[Extracted text]
..............................

Databricks Error: Multiple sources found for iceberg - Uniform Iceberg Read & the Iceberg runtime jar

Question

Using Azure Databricks in runtime 14.3 LTS and trying to use the hadoop catalog, for testing out an apache iceberg storage implementation I get an error when I try and write a table:

Multiple sources found for iceberg (com.databricks.sql.transaction.tahoe.uniform.sources.IcebergBrowseOnlyDataSource, org.apache.iceberg.spark.source.IcebergSource), please specify the fully qualified class name.

Is there a way to override databricks's uniform reader to allow for us to use the apache iceberg runtime exclusively on our cluster?

My spark cluster configurations are:

policy: unrestricted, multinode
Access mode: no isolation shared
1-1 Worker 16-16 GB Memory 4-4 Cores
1 Driver 16 GB Memory, 4 Cores
Runtime 14.3.x-scala2.12
Photon
Standard_D4ds_v5
4 DBU/h

My spark config is:

spark.sql.catalog.spark_catalog.warehouse /test_data/
spark.hadoop.fs.wasbs.impl org.apache.hadoop.fs.azure.NativeAzureFileSystem
spark.sql.catalog.spark_catalog org.apache.iceberg.spark.SparkCatalog
spark.hadoop.fs.abfss.impl org.apache.hadoop.fs.azurebfs.AzureBlobFileSystem
spark.databricks.sql.iceberg.handle-tables false
spark.sql.extensions org.apache.iceberg.spark.extensions.IcebergSparkSessionExtensions
spark.sql.catalog.spark_catalog.type hadoop

Libraries installed on the cluster:

com.microsoft.azure:azure-storage:8.6.6
dbfs:/FileStore/jars/bf401b66_66f7_46c8_9964_b6ad07ad8099/data_lake_library-0.2.1.dev59+unknown-py3-none-any.whl (custom team built wheel)

..............................

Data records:
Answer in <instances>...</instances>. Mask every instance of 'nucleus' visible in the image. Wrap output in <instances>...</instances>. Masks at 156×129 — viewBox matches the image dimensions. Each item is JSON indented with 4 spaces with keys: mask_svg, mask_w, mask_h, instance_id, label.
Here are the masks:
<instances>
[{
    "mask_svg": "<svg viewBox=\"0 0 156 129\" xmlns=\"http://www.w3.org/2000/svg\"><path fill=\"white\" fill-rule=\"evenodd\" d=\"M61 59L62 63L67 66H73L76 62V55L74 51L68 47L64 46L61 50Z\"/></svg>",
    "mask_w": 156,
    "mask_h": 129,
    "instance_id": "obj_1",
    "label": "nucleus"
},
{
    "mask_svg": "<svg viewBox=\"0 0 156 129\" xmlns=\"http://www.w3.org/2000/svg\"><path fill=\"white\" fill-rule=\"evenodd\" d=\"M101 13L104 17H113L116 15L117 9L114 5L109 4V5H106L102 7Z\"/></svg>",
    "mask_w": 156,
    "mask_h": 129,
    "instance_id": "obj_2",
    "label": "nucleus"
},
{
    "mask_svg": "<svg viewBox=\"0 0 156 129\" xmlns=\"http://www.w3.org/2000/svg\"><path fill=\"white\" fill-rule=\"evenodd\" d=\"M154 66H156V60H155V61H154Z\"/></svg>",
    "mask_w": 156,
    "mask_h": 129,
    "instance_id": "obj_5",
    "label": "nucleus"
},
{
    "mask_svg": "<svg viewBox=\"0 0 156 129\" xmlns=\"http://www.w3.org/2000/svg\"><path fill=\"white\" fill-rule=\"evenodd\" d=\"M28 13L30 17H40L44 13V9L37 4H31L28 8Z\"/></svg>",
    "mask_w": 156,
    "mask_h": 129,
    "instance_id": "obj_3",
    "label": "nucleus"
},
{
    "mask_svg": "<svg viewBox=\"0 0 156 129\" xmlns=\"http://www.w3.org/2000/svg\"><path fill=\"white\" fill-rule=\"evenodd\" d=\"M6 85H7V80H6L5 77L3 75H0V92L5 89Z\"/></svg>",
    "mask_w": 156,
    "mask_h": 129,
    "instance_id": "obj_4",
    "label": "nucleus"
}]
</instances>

..............................

[Stated task 1] From the Databricks Iceberg question, list every property name set in the Spark config, without its value.
[Stated task 2]
Does each statement agree with the Databricks Iceberg question? Answer yes or no for each, and quote the words that decide it.
(a) The cluster uses Databricks runtime 14.3 LTS.
(b) The cluster's access mode is single user.
(c) The wheel file installed on the cluster was built by the asker's team.
[Stated task 3] Write the next part of the Databricks Iceberg question, picking up after its last line.

[Exercise response 1]
spark.sql.catalog.spark_catalog.warehouse
spark.hadoop.fs.wasbs.impl
spark.sql.catalog.spark_catalog
spark.hadoop.fs.abfss.impl
spark.databricks.sql.iceberg.handle-tables
spark.sql.extensions
spark.sql.catalog.spark_catalog.type

[Exercise response 2]
(a) Yes: "Using Azure Databricks in runtime 14.3 LTS"
(b) No: "Access mode: no isolation shared"
(c) Yes: "(custom team built wheel)"

[Exercise response 3]
numpy==1.26.4
org.apache.hadoop:hadoop-azure:3.4.0
org.apache.hadoop:hadoop-client-runtime:3.4.0
org.apache.iceberg:iceberg-spark-runtime-3.5_2.12:1.5.2
pandas==2.2.2
pyarrow==7.0.0

Simple code:

import logging
from pyspark.sql import SparkSession
from data_lake_library.config.config import AzureKeyVaultParams
from data_lake_library.config.secrets_manager import AzureKeyVaultSecrets

# Set up logging
logging.basicConfig(level=logging.INFO)
logger = logging.getLogger(__name__)

def main():
    # Key Vault name and secret name for retrieving credentials
    keyvault_name = ""  # Replace with your actual Key Vault name 
    secret_name = ""  # Replace with your actual secret name in Key Vault

    # Initialize Azure Key Vault
    logger.info(f"Initializing Azure Key Vault with name: {keyvault_name}")
    akv_params = AzureKeyVaultParams(keyvault_name=keyvault_name)
    akv = AzureKeyVaultSecrets(params=akv_params)

    # Retrieve the SAS token from Key Vault
    logger.info(f"Retrieving secret from Azure Key Vault: {secret_name}")
    access_token = akv.get_secret(secret_name)
    logger.info("Successfully retrieved SAS token from Azure Key Vault")

    # Set ADLS Gen2 configurations (service principal, OAuth token, or account key)
    storage_account_name = "" # adls storage account name
    container_name = "" # container using to test

    # Initialize Spark session
    logger.info("Initializing Spark session.")
    spark = SparkSession.builder \
        .appName("Iceberg ADLS Gen2 Example") \
        .config(f"fs.azure.account.key.{storage_account_name}.dfs.core.windows.net", access_token) \
        .getOrCreate()

    logger.info("Spark session created successfully.")

    # Define the table path where the Iceberg table will be stored in ADLS Gen2
    table_path = f"abfss://{container_name}@{storage_account_name}.dfs.core.windows.net/my_database/my_iceberg_table"

    # Create a new database in ADLS Gen2 under the Hadoop-based Iceberg catalog
    logger.info("Creating database in ADLS Gen2 under the Hadoop-based Iceberg catalog.")
    spark.sql("CREATE DATABASE IF NOT EXISTS spark_catalog.my_database")
    logger.info("Database created successfully (if not already present).")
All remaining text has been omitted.